La señora Bovary de Gustave Flaubert

Segunda parte

Capítulo V

Fue un domingo de febrero, una tarde en que estaba nevando.

Habían ido todos, los señores Bovary, Homais y Léon, a media legua de Yonville, a ver en el valle unas hilaturas de lino que estaban construyendo. El boticario había llevado consigo a Napoléon y a Athalie para que hicieran ejercicio, y Justin los acompañaba para llevar los paraguas al hombro.

Nada menos curioso, no obstante, que esa curiosidad. Una gran extensión de terreno vacío donde había, revueltas entre montones de arena y de guijarros, unas cuantas ruedas dentadas oxidadas ya, rodeaba un edificio largo y cuadrangular que horadaban muchas ventanitas. Todavía no habían acabado de construirlo y se veía el cielo entre los ristreles de la techumbre. Restallaban al viento las cintas tricolores de un ramo de paja y espigas atado a la viga del gablete.

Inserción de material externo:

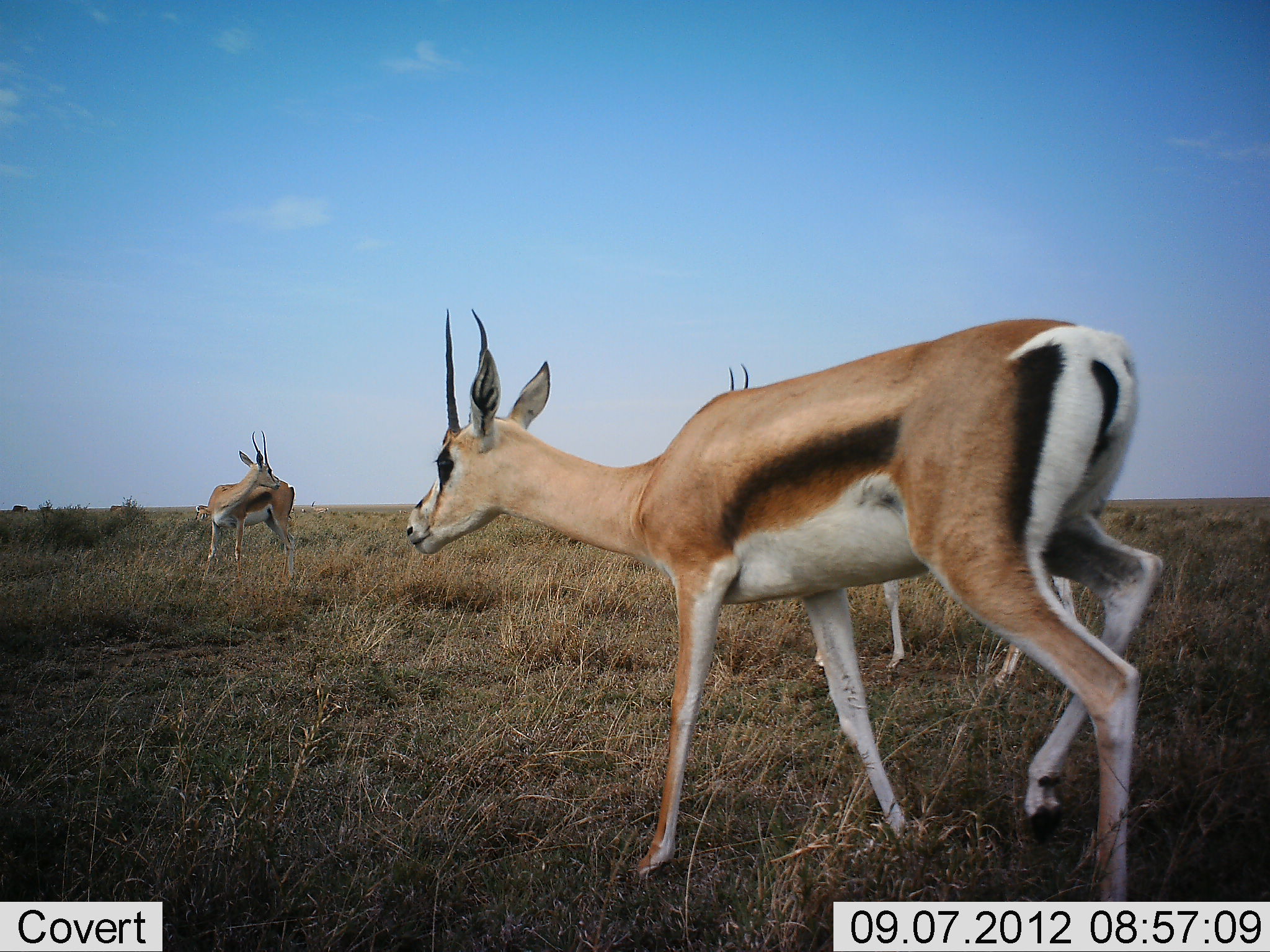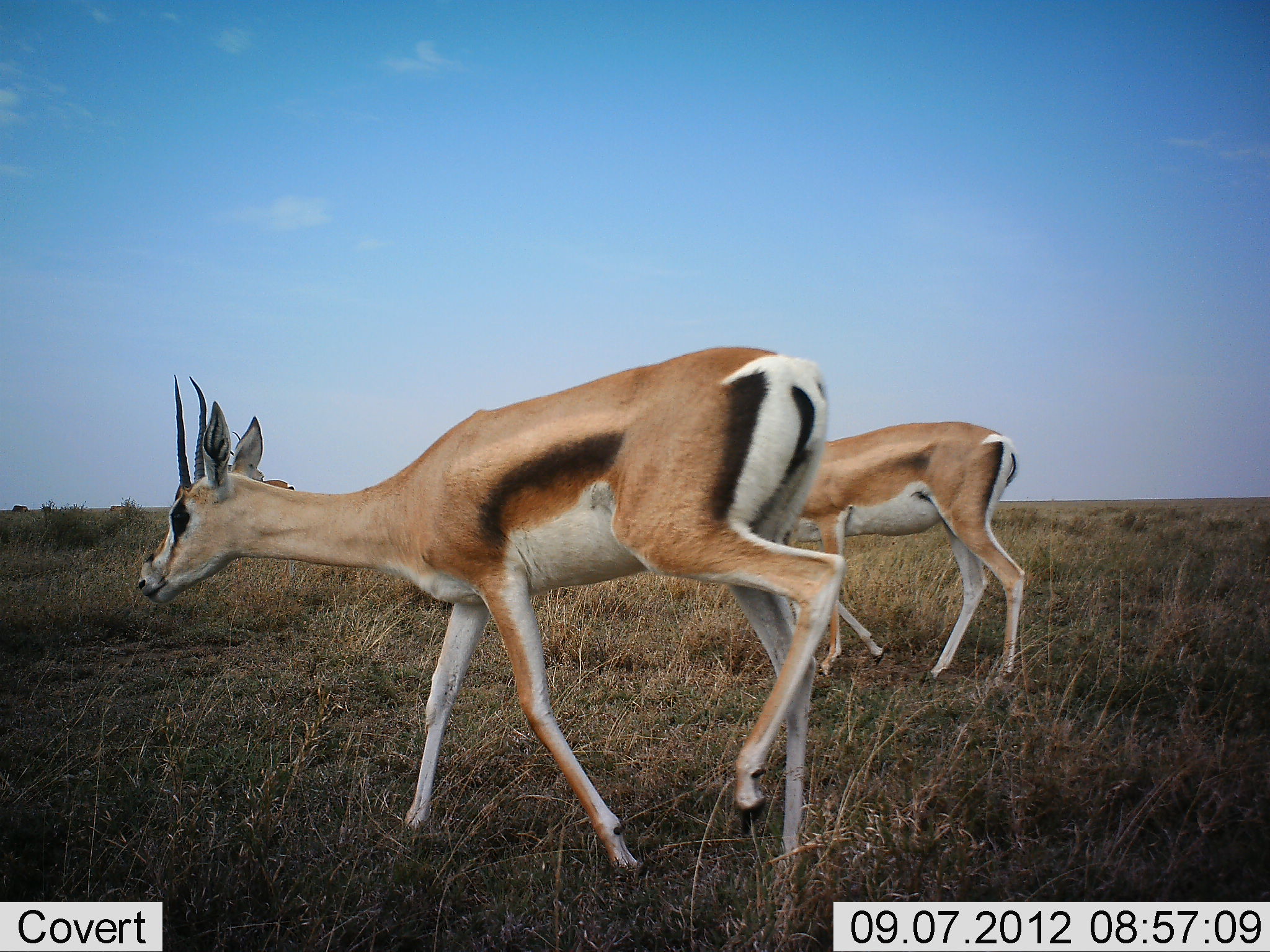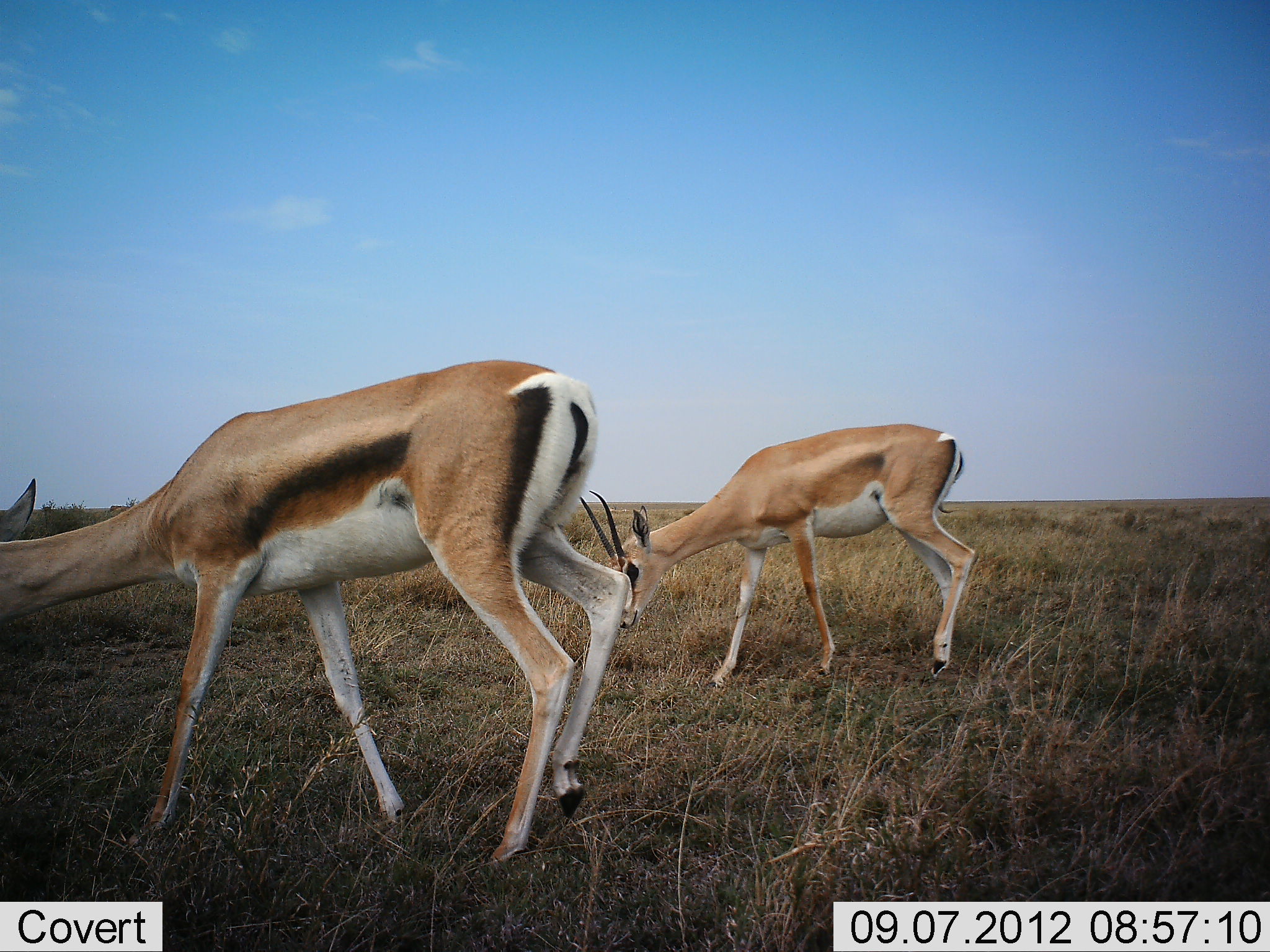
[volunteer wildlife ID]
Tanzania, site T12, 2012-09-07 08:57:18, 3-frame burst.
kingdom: Animalia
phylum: Chordata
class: Mammalia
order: Artiodactyla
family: Bovidae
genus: Nanger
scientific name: Nanger granti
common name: grant's gazelle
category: gazellegrants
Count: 3.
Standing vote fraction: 45%.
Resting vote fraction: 0%.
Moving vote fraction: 100%.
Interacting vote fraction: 0%.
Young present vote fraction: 0%.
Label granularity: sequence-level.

Homais hablaba. Explicaba al acompañamiento la importancia futura de la obra, calculaba la fuerza de los suelos, el grosor de las paredes y echaba mucho de menos no contar con un bastón métrico, como el del señor Binet, que sí tenía uno para su uso particular.

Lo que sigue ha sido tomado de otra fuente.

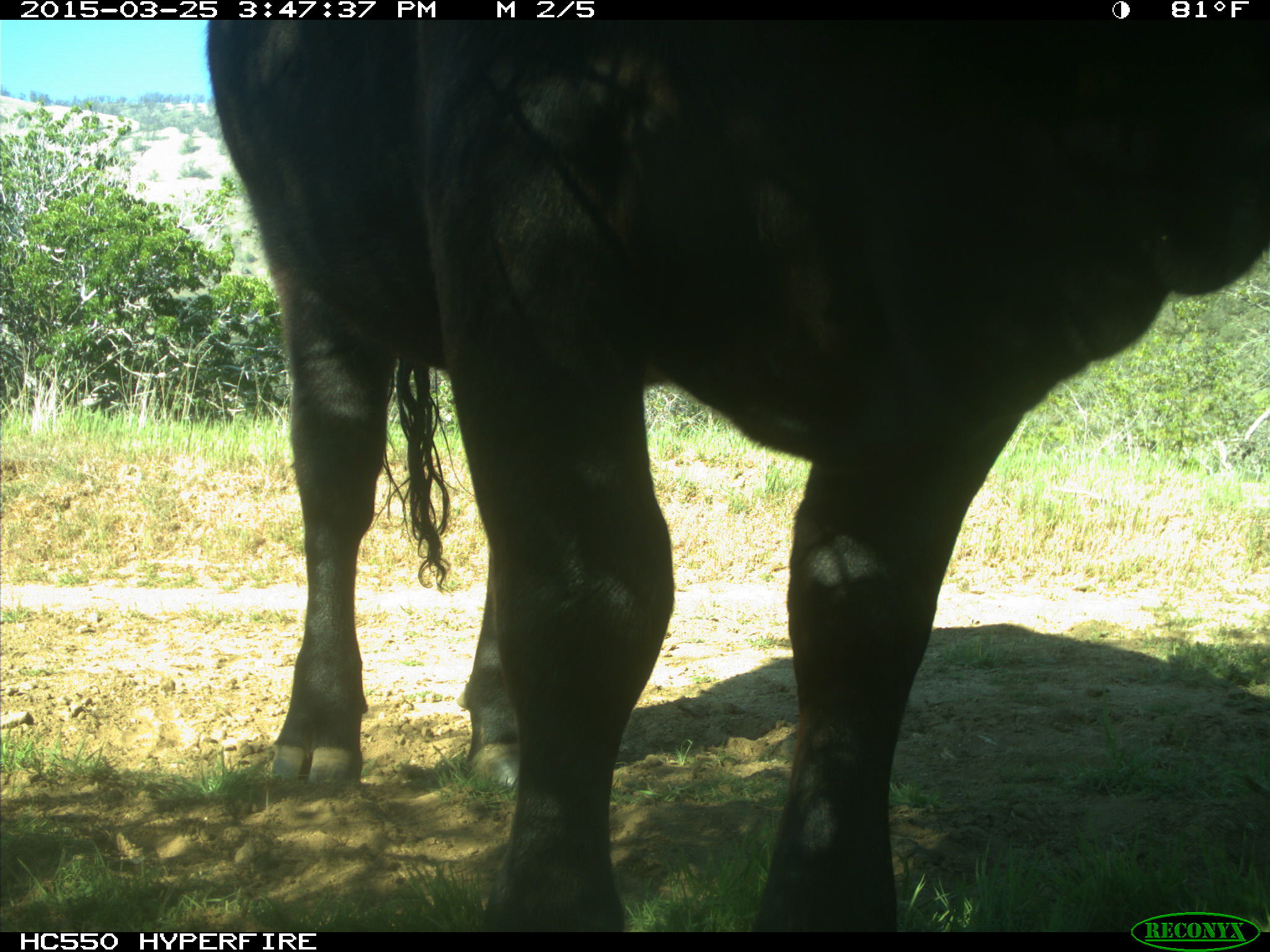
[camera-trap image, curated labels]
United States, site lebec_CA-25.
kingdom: Animalia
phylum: Chordata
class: Mammalia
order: Artiodactyla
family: Bovidae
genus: Bos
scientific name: Bos taurus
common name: domestic cow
Bos taurus (domestic cow).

Emma, que iba de su brazo, se le apoyaba un poco en el hombro y miraba el disco solar, que lanzaba, allá lejos, entre la niebla, unos rayos de palidez cegadora; pero volvió la cabeza: allí estaba Charles. Llevaba la gorra calada hasta las cejas y le temblaban algo los labios gruesos, lo que añadía a su rostro un toque de estupidez; incluso la espalda, aquella espalda tranquila, resultaba irritante al mirarla, y Emma veía en ella, expuesta en la levita, toda la vulgaridad del individuo.

Mientras lo contemplaba, disfrutando así, en su irritación, de algo semejante a una voluptuosidad depravada, Léon dio un paso al frente. Con la palidez del frío la cara parecía de una languidez más suave; entre la corbata y la garganta, el cuello de la camisa, un tanto flojo, dejaba que asomase la piel; se le veía parte de la oreja por debajo de un mechón de pelo y los ojos azules y grandes, alzados hacia las nubes, le parecieron a Emma más límpidos y más hermosos que esos lagos de la montaña en que se mira el cielo.